Saved data entries
######
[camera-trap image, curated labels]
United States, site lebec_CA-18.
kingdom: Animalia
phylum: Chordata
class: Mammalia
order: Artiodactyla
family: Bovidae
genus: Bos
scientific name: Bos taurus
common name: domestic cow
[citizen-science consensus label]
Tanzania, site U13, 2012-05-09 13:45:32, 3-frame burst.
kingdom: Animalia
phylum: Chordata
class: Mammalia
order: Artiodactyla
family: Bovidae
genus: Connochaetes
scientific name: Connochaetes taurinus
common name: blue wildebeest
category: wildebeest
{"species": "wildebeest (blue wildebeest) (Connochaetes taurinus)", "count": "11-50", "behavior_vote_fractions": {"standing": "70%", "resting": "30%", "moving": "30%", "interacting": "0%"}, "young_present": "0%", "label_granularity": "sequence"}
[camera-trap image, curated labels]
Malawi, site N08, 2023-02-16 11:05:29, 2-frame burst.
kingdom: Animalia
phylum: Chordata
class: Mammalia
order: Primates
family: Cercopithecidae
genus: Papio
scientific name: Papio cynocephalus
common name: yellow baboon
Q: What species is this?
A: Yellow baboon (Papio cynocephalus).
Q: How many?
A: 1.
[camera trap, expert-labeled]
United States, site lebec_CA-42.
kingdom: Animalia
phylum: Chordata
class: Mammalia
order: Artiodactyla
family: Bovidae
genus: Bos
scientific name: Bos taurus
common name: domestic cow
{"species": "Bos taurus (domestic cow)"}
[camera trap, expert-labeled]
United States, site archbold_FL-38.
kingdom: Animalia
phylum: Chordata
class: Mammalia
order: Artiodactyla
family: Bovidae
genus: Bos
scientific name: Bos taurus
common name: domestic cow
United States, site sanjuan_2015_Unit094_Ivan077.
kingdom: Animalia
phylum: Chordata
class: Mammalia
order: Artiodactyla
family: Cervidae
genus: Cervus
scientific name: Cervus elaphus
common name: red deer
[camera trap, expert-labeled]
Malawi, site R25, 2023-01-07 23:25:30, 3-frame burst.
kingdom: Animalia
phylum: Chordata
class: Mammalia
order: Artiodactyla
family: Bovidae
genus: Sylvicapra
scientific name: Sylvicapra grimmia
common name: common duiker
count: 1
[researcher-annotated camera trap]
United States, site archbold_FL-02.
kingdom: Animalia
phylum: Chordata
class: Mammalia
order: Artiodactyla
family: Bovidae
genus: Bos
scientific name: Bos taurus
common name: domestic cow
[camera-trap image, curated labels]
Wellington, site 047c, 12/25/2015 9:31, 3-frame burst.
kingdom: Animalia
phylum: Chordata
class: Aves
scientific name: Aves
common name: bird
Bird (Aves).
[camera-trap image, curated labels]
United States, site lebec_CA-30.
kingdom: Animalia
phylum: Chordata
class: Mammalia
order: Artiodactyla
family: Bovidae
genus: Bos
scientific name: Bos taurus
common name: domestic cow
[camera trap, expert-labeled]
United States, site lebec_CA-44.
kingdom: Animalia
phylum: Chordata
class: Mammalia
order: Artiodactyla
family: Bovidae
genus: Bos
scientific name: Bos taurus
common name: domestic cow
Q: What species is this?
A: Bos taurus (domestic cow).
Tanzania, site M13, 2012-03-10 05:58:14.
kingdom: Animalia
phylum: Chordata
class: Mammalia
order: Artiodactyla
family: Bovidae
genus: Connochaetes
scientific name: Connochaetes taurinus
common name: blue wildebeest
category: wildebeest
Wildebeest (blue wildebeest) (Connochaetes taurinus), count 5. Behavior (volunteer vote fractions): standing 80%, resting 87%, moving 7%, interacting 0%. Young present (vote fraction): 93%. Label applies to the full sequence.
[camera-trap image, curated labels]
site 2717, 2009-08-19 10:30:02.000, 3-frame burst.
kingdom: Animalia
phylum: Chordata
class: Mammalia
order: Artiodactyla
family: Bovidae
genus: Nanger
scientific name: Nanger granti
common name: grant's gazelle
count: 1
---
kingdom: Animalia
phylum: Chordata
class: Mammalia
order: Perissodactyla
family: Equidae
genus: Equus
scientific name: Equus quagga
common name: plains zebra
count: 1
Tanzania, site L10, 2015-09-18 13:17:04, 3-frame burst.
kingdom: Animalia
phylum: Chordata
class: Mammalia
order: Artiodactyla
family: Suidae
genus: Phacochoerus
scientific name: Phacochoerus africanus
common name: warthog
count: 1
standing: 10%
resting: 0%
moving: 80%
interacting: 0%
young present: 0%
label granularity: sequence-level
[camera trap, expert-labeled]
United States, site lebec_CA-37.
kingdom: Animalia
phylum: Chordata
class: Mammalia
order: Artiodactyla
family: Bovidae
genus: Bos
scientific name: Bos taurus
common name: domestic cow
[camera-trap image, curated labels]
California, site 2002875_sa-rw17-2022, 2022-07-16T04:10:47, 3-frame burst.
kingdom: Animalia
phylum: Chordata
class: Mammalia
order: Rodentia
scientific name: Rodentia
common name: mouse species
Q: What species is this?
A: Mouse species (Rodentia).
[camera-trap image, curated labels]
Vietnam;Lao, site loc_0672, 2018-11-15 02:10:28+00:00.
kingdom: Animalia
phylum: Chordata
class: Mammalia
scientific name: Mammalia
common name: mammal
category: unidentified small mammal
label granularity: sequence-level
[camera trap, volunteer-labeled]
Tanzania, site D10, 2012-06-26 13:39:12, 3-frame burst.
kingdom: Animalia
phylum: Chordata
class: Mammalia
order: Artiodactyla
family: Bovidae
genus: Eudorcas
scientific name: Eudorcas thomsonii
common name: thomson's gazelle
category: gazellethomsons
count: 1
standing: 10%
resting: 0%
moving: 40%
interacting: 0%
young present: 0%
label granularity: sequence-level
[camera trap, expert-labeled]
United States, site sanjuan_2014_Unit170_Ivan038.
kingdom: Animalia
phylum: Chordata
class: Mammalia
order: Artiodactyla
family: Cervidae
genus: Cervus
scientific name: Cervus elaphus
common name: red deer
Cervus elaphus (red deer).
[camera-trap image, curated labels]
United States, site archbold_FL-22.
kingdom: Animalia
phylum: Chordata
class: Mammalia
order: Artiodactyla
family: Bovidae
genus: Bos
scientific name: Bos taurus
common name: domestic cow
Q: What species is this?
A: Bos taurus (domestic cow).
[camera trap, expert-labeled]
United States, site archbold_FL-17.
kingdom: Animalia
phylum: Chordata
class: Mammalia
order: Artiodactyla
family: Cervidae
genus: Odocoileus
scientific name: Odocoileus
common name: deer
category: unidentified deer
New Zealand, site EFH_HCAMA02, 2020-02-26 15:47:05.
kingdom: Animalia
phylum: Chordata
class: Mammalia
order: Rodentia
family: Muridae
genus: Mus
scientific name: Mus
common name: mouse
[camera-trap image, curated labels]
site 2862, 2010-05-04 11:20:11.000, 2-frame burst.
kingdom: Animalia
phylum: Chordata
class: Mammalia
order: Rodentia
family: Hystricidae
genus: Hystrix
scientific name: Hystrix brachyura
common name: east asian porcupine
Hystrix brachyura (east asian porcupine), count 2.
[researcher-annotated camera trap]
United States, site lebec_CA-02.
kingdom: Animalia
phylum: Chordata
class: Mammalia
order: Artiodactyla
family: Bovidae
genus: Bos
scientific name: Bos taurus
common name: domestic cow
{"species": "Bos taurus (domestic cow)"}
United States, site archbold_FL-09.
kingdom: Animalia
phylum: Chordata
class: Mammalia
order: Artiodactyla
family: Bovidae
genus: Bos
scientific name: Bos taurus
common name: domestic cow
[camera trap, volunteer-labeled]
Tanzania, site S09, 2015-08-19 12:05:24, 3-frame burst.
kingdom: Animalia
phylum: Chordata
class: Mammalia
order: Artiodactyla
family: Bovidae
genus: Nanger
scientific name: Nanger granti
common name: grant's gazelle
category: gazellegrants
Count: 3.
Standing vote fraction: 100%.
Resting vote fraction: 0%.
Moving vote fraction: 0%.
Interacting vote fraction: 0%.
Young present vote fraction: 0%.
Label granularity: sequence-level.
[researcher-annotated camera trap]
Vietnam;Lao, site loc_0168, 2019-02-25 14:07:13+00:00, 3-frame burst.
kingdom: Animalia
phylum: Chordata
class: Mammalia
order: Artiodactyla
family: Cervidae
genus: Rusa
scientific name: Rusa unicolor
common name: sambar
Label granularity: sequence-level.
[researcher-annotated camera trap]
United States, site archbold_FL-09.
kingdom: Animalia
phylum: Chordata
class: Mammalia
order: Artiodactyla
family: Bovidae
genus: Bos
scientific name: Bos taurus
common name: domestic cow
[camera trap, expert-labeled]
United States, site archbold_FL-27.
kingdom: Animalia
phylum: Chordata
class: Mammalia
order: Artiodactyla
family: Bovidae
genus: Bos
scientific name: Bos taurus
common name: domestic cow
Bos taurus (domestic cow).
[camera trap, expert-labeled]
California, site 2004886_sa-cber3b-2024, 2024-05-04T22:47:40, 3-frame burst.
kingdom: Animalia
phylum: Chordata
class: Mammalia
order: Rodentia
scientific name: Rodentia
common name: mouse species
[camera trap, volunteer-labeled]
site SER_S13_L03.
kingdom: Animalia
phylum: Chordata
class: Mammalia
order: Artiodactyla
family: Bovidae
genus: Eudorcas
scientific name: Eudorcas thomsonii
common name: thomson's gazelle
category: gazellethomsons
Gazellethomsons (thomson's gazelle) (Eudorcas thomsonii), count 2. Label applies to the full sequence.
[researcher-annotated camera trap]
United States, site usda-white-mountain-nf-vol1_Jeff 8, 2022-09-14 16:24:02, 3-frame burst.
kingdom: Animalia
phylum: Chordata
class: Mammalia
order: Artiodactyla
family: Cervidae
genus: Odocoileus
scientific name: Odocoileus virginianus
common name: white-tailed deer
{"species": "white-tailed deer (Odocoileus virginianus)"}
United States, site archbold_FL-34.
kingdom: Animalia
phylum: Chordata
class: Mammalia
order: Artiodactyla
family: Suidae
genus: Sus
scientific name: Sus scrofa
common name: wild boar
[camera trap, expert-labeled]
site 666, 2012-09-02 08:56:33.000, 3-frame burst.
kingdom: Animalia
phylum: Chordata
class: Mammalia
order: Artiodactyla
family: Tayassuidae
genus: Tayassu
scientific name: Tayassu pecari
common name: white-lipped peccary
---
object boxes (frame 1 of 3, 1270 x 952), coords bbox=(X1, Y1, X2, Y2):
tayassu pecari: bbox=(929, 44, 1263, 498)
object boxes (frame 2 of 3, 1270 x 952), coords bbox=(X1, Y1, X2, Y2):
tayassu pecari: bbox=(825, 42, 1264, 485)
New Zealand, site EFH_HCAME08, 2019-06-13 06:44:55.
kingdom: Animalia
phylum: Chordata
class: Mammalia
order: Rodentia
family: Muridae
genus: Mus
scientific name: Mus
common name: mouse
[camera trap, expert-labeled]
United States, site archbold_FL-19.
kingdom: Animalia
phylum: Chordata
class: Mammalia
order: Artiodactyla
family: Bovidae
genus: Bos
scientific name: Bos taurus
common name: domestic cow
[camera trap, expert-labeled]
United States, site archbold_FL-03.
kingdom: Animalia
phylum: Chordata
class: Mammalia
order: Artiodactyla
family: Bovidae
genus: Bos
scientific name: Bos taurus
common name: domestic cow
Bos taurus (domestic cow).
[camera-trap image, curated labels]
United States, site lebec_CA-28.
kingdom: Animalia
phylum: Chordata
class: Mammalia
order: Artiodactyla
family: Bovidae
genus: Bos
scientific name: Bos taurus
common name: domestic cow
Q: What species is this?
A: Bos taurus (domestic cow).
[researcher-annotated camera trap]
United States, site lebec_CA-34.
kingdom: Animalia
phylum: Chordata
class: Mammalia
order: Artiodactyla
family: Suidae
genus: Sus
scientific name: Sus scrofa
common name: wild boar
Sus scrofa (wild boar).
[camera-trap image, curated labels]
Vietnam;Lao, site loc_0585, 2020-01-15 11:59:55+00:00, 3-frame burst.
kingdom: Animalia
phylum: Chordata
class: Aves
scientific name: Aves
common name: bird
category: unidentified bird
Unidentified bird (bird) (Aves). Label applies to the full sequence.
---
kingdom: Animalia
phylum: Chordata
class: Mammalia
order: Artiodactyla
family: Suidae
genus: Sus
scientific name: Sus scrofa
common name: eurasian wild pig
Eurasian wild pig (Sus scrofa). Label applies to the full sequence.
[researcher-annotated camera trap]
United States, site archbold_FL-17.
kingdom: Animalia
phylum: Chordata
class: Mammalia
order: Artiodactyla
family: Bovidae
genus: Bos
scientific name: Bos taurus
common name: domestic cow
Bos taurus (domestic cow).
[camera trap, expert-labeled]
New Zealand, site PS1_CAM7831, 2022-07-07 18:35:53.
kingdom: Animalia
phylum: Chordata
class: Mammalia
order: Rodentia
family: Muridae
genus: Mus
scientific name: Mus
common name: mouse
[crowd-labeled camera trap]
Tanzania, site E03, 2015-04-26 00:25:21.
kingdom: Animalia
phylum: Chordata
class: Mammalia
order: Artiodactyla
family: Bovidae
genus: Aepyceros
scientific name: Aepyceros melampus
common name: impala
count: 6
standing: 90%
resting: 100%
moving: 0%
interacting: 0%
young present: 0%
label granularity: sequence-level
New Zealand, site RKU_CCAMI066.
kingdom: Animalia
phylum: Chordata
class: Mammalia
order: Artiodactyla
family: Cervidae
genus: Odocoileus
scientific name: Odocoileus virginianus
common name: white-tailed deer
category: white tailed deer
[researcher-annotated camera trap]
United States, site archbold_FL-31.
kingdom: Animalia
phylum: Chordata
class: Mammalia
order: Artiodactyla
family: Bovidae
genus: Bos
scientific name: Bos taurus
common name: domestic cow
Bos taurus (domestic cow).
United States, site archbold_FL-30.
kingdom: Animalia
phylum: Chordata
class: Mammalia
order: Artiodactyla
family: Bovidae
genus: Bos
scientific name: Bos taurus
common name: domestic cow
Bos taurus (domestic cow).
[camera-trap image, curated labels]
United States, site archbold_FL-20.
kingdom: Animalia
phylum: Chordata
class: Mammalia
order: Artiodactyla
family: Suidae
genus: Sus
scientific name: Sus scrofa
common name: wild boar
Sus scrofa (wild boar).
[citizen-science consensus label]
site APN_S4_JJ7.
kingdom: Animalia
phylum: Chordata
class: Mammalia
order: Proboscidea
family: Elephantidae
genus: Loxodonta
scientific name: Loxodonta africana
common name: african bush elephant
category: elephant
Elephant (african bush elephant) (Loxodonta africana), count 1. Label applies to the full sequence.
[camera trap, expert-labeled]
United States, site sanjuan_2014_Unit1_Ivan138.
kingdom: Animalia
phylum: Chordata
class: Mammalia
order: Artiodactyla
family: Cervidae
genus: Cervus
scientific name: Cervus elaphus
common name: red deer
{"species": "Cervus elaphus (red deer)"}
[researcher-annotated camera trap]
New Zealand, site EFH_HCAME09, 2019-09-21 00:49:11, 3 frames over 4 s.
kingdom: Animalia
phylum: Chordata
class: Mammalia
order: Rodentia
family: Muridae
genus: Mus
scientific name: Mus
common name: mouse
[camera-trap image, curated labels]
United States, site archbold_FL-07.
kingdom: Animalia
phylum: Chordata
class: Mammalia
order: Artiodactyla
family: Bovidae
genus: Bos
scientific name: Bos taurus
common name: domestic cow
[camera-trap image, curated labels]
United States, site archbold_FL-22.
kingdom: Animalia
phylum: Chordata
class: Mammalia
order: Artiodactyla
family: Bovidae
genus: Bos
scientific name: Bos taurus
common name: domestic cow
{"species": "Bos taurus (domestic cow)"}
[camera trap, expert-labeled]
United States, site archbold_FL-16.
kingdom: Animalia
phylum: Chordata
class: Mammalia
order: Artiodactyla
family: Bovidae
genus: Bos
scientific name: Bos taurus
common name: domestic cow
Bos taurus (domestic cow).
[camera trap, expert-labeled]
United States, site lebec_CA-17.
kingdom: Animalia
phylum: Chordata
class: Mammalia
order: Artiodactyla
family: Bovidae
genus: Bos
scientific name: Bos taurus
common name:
######
ASSIGNMENT: State the number of lines in the records that include the word "Vietnam", and add nothing to it.

RESULT FOR THIS EXERCISE: 3